2: Vince Cable – The business secretary now constantly looks as though someone has just shot his dog. And then ran it over for good measure.

It is not without reason. He ends the year suffering after a humiliation following a sting operation by the Telegraph – forcing Cameron and Clegg to strip him of the responsibility for the crucial BSkyB deal.

Revered in January for his sage-like snippets of economic wisdom, he has now learnt the bitter realities of government the hard way. He also hasn’t benefited from being utterly superseded as the most well-known Lib Dem by Nick Clegg.

Unlike his party leader, Cable has had a difficult adjustment to life in coalition. The odium he held for now-chancellor George Osborne was so badly concealed in those heady days in May that he might as well have been wearing a billboard.

Only Nick Clegg has endured more of a hammering on the issue of tuition fees. While it’s true that Cable hasn’t, as many predicted, left the government and consigned himself to political oblivion, he is not a happy chappy. Not by a long way.

1: Gordon Brown – Poor Gordon Brown. It is a sign of how far his star has fallen that he is regarded now not so much with anger but with pity.

Although he had had a torrid time as prime minister even before 2010 began, it was only to get worse for the man who had waited so long to achieve his life’s ambition – only to realise he wasn’t nearly as good at it as he thought he was.

Worse was to come during the election campaign. Awkward chats with the public, a frankly weird party rally attended by an Elvis impersonator, an unsurprisingly mediocre performance in the TV debates – everything paled to insignificance to the now infamous encounter with Gillian Duffy in Rochdale.

Watching Brown having the recording of his off-camera comments about that “bigoted woman” replayed to him in a radio station booth, as his head sunk improbably deeper and deeper into his hands, one actually felt some empathy for him – a sure sign his political career was over.
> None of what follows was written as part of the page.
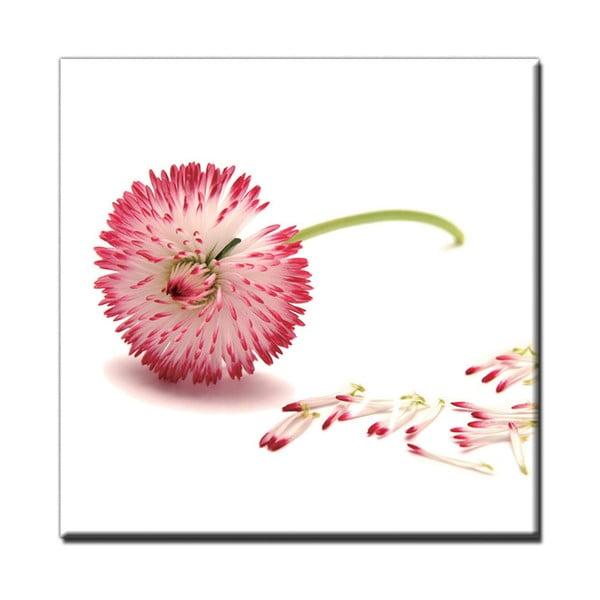 Obraz Pink Air, 60x60 cm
The demise of Gordon Brown represents the passing of a political era. There is no longer room for the clunking fist, it seems.

Since his departure, Brown has been notable by his absence. Even his book on the financial crisis isn’t doing particularly well. Brown the politician may have died. Even so, Brown the man himself appears positively relieved. After the year he’s had, we can’t bring ourselves to begrudge him a quiet Christmas and new year in Kirkcaldy and Cowdenbeath.